»»

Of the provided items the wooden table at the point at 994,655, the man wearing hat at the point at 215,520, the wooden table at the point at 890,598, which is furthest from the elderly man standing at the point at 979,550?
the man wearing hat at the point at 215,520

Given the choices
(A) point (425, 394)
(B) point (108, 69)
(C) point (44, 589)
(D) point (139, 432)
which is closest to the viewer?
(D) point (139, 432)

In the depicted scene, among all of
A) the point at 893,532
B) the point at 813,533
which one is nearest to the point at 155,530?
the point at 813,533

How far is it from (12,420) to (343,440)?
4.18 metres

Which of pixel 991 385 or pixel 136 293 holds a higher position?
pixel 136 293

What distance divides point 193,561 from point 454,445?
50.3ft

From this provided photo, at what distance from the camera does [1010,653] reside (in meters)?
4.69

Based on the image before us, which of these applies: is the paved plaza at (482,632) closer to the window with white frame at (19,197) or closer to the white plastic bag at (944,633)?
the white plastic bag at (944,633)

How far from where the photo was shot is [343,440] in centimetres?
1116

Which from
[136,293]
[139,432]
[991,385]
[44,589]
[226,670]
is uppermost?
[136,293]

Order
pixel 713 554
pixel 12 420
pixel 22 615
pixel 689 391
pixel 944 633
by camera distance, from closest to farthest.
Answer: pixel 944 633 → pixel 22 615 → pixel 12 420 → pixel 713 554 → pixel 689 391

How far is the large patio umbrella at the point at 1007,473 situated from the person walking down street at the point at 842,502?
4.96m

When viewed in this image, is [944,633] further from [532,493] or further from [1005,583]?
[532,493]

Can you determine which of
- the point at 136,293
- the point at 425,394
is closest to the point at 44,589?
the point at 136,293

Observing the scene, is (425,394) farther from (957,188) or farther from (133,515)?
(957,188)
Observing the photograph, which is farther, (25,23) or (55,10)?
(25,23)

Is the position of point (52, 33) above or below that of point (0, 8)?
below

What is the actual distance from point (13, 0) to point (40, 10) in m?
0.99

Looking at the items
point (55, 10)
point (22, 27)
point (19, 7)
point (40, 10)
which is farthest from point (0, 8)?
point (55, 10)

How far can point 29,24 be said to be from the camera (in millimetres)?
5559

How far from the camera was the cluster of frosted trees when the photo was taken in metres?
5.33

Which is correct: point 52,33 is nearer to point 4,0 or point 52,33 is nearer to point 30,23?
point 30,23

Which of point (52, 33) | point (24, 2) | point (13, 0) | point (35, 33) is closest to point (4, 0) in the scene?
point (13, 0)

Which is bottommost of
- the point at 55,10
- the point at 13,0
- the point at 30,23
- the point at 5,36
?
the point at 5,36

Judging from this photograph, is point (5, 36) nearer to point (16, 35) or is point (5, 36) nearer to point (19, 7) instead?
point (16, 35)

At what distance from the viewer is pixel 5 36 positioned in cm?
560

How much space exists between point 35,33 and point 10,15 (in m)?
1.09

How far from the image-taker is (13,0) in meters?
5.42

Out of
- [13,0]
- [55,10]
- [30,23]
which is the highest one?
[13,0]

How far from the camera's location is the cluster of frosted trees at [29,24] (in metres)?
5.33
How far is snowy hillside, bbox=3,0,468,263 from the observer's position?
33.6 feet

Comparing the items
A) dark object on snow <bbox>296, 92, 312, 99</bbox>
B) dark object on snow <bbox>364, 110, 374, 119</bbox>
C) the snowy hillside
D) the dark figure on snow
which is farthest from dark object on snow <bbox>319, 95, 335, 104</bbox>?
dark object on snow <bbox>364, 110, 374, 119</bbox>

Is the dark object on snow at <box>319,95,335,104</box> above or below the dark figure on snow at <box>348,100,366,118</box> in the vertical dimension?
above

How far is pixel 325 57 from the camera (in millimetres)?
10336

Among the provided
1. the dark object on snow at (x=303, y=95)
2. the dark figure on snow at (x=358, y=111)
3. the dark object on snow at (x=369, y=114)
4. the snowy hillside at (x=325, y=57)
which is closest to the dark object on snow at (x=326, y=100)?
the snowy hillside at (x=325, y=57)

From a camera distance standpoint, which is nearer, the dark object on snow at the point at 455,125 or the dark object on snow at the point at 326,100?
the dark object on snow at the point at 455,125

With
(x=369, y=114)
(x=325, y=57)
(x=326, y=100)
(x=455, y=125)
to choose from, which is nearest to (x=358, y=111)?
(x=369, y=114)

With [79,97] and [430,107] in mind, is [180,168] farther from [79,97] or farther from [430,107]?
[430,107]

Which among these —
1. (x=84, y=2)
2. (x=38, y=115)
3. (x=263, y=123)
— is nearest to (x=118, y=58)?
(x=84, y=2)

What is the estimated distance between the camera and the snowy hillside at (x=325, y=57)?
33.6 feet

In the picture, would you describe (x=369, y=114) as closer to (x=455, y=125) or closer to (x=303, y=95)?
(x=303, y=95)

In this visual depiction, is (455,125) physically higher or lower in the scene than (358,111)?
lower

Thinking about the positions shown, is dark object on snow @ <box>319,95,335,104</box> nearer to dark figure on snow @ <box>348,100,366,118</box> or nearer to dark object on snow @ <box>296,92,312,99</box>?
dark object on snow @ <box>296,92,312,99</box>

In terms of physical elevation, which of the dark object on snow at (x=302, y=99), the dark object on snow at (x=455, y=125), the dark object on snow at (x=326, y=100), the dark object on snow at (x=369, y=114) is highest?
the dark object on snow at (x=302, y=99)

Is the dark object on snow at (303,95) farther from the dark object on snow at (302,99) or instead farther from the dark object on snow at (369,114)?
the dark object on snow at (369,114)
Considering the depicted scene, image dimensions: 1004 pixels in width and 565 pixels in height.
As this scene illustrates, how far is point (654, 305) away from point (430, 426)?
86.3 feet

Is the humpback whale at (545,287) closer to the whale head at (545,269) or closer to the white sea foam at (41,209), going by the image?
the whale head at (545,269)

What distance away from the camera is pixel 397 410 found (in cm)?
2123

««

• **Exercise brief**
Copy all the records above again, swapping "paved plaza" for "stone plaza" and leaving everything else unchanged.

• **Solved exercise**
Of the provided items the wooden table at the point at 994,655, the man wearing hat at the point at 215,520, the wooden table at the point at 890,598, which is furthest from the elderly man standing at the point at 979,550?
the man wearing hat at the point at 215,520

Given the choices
(A) point (425, 394)
(B) point (108, 69)
(C) point (44, 589)
(D) point (139, 432)
which is closest to the viewer?
(D) point (139, 432)

In the depicted scene, among all of
A) the point at 893,532
B) the point at 813,533
which one is nearest to the point at 155,530?
the point at 813,533

How far is it from (12,420) to (343,440)?
4.18 metres

Which of pixel 991 385 or pixel 136 293 holds a higher position?
pixel 136 293

What distance divides point 193,561 from point 454,445?
50.3ft

From this provided photo, at what distance from the camera does [1010,653] reside (in meters)?
4.69

Based on the image before us, which of these applies: is the stone plaza at (482,632) closer to the window with white frame at (19,197) or closer to the white plastic bag at (944,633)?
the white plastic bag at (944,633)

How far from where the photo was shot is [343,440] in centimetres?
1116

Which from
[136,293]
[139,432]
[991,385]
[44,589]
[226,670]
is uppermost?
[136,293]

Order
pixel 713 554
pixel 12 420
pixel 22 615
pixel 689 391
pixel 944 633
by camera distance, from closest to farthest.
Answer: pixel 944 633 → pixel 22 615 → pixel 12 420 → pixel 713 554 → pixel 689 391

How far is the large patio umbrella at the point at 1007,473 situated from the person walking down street at the point at 842,502?
4.96m

When viewed in this image, is [944,633] further from [532,493] or further from [1005,583]?
[532,493]

Can you determine which of
- the point at 136,293
- the point at 425,394
is closest to the point at 44,589?
the point at 136,293

Observing the scene, is (425,394) farther from (957,188) or farther from (133,515)?
(957,188)
Observing the photograph, which is farther, (25,23) or (55,10)?
(25,23)

Is the position of point (52, 33) above or below that of point (0, 8)?
below

What is the actual distance from point (13, 0) to point (40, 10) in m?
0.99

Looking at the items
point (55, 10)
point (22, 27)
point (19, 7)
point (40, 10)
which is farthest from point (0, 8)?
point (55, 10)

How far can point 29,24 be said to be from the camera (in millimetres)?
5559

How far from the camera was the cluster of frosted trees when the photo was taken in metres?
5.33

Which is correct: point 52,33 is nearer to point 4,0 or point 52,33 is nearer to point 30,23?
point 30,23

Which of point (52, 33) | point (24, 2) | point (13, 0) | point (35, 33) is closest to point (4, 0) in the scene?
point (13, 0)

Which is bottommost of
- the point at 55,10
- the point at 13,0
- the point at 30,23
- the point at 5,36
?
the point at 5,36

Judging from this photograph, is point (5, 36) nearer to point (16, 35) or is point (5, 36) nearer to point (19, 7) instead?
point (16, 35)

At what distance from the viewer is pixel 5 36 positioned in cm?
560

How much space exists between point 35,33 and point 10,15 (in m)?
1.09

How far from the image-taker is (13,0) in meters?
5.42

Out of
- [13,0]
- [55,10]
- [30,23]
which is the highest one?
[13,0]

How far from the camera's location is the cluster of frosted trees at [29,24] (in metres)?
5.33
How far is snowy hillside, bbox=3,0,468,263 from the observer's position?
33.6 feet

Comparing the items
A) dark object on snow <bbox>296, 92, 312, 99</bbox>
B) dark object on snow <bbox>364, 110, 374, 119</bbox>
C) the snowy hillside
D) the dark figure on snow
which is farthest from dark object on snow <bbox>319, 95, 335, 104</bbox>?
dark object on snow <bbox>364, 110, 374, 119</bbox>

Is the dark object on snow at <box>319,95,335,104</box> above or below the dark figure on snow at <box>348,100,366,118</box> in the vertical dimension?
above

How far is pixel 325 57 from the camera (in millimetres)?
10336

Among the provided
1. the dark object on snow at (x=303, y=95)
2. the dark figure on snow at (x=358, y=111)
3. the dark object on snow at (x=369, y=114)
4. the snowy hillside at (x=325, y=57)
which is closest to the dark object on snow at (x=326, y=100)?
the snowy hillside at (x=325, y=57)

From a camera distance standpoint, which is nearer, the dark object on snow at the point at 455,125 or the dark object on snow at the point at 326,100?
the dark object on snow at the point at 455,125

With
(x=369, y=114)
(x=325, y=57)
(x=326, y=100)
(x=455, y=125)
to choose from, which is nearest to (x=358, y=111)?
(x=369, y=114)

With [79,97] and [430,107] in mind, is [180,168] farther from [79,97] or farther from [430,107]?
[430,107]

Which among these —
1. (x=84, y=2)
2. (x=38, y=115)
3. (x=263, y=123)
— is nearest to (x=118, y=58)?
(x=84, y=2)

What is the estimated distance between the camera and the snowy hillside at (x=325, y=57)?
33.6 feet

In the picture, would you describe (x=369, y=114) as closer to (x=455, y=125) or closer to (x=303, y=95)?
(x=303, y=95)

In this visual depiction, is (455,125) physically higher or lower in the scene than (358,111)?
lower

Thinking about the positions shown, is dark object on snow @ <box>319,95,335,104</box> nearer to dark figure on snow @ <box>348,100,366,118</box> or nearer to dark object on snow @ <box>296,92,312,99</box>?
dark object on snow @ <box>296,92,312,99</box>

In terms of physical elevation, which of the dark object on snow at (x=302, y=99), the dark object on snow at (x=455, y=125), the dark object on snow at (x=326, y=100), the dark object on snow at (x=369, y=114) is highest?
the dark object on snow at (x=302, y=99)

Is the dark object on snow at (303,95) farther from the dark object on snow at (302,99) or instead farther from the dark object on snow at (369,114)?
the dark object on snow at (369,114)
Considering the depicted scene, image dimensions: 1004 pixels in width and 565 pixels in height.
As this scene illustrates, how far is point (654, 305) away from point (430, 426)?
86.3 feet

Is the humpback whale at (545,287) closer to the whale head at (545,269) or closer to the white sea foam at (41,209), going by the image?
the whale head at (545,269)

What distance away from the camera is pixel 397 410 found (in cm)?
2123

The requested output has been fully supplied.